"SHSI Certificate of Recognition"
"Best on the Web"

Encyclopedia Dubuque

www.encyclopediadubuque.org

"Encyclopedia Dubuque is the online authority for all things Dubuque, written by the people who know the city best.”
Marshall Cohen—researcher and producer, CNN

Affiliated with the Local History Network of the State Historical Society of Iowa, and the Iowa Museum Association.




BONSON, William Watts

From Encyclopedia Dubuque
Jump to: navigation, search
Photo courtesy: Telegraph Herald
BONSON, William Watts (Dubuque, Ia, May 22, 1870--May 6, 1946). Educated in the local schools, Bonson attended the state university for two years and then entered law school at Columbia College. He returned to Dubuque and entered legal practice with his brother, Robert BONSON. (1)

W. W. Bonson was elected an alderman from the Fourth Ward on April 5, 1895. He also served as secretary of the NUTWOOD DRIVING CLUB and the HIGHLAND STOCK FARM and was a director of the GERMAN BANK. (2) In 1900 Bonson was secretary of the Dubuque Water Company when it was purchased by the city. (3)

In February 1904 a large amount of money was borrowed by W. W. Bonson, Robert BONSON, and Peter KIENE to construct boats and machinery doing business as the IOWA IRON WORKS.

====

### [Required work]
[1] Answer these questions from the entry on William Watts Bonson.
(a) Which law school did Bonson enter?
(b) From which ward was he elected alderman, and on what date?
(c) Under what name did Bonson, Robert Bonson, and Peter Kiene do business?
[2] Write the next part of the entry on William Watts Bonson, picking up after its last sentence.
The items that come next are separate material, unrelated to the entry on William Watts Bonson.

### [Data extracted from a collection]
====

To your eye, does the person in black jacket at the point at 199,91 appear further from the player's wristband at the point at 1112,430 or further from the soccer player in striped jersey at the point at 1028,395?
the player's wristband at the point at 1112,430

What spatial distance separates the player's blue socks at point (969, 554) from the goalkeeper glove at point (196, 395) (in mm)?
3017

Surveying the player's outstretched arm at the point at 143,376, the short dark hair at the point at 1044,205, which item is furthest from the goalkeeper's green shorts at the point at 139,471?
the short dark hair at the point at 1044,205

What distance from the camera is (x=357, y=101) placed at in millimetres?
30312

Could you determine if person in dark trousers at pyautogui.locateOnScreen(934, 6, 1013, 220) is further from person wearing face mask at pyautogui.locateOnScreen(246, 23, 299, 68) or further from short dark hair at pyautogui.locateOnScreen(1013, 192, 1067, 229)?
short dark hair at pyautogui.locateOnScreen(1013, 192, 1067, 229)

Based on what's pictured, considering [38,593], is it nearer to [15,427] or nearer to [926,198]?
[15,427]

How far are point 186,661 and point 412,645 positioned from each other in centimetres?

====

### [The responses]
[1]
(a) Columbia College.
(b) The Fourth Ward, on April 5, 1895.
(c) The Iowa Iron Works.

[2]
Notes were signed or endorsed by W. W. Bonson and Robert BONSON and given to Peter Kiene with the assurance that he would be responsible for the debt. There was no further accounting between the Bonsons and Kiene, who paid the interest on the indebtedness, but sold the notes to other parties. In 1914 the firm of PETER KIENE AND SON fell into bankruptcy.

Burnage Villa (1951) Photo courtesy: Robert E. Bonson
Burnage Villa (1979) later became the basis of FOUNTAIN PARK. Photo courtesy: Telegraph Herald
The total Bonson indebtedness came to $150,000 (worth $3,697,860.00 in 2018). Their assets turned over to the bankruptcy court included holdings in the Bonson Concentrator Company with its subsidiaries, over forty separate tracts of land and their holdings in over 1,000 acres of mineral lots, lands and properties in Dubuque County. They also had to forfeit their residence and farm of about 140 acres known as "Burnage Villa" which had been the homestead of the Bonson family for over thirty years. The only exceptions were claimed for life insurance and personal and household goods and wages. (4)

Legal trouble continued. In March, 1922 Frederick C. ROBINSON filed suit in district court against the Bonson Dry Concentrator Company, KLAUER MANUFACTURING COMPANY, Bonson Dry Process Company, W. W. Bonson, and William H. KLAUER for $2,600 he alleged was due him on an unsatisfied judgement awarded him on unpaid notes for borrowed money. The plaintiff also sought to have the respective rights of the partners in a specified list of mining machinery be determined by the court. (5)


---

Source:

1 "W. W. Bonson," Dubuque Daily Herald Souvenir Edition, January 25 1896, p. 30

2. Ibid.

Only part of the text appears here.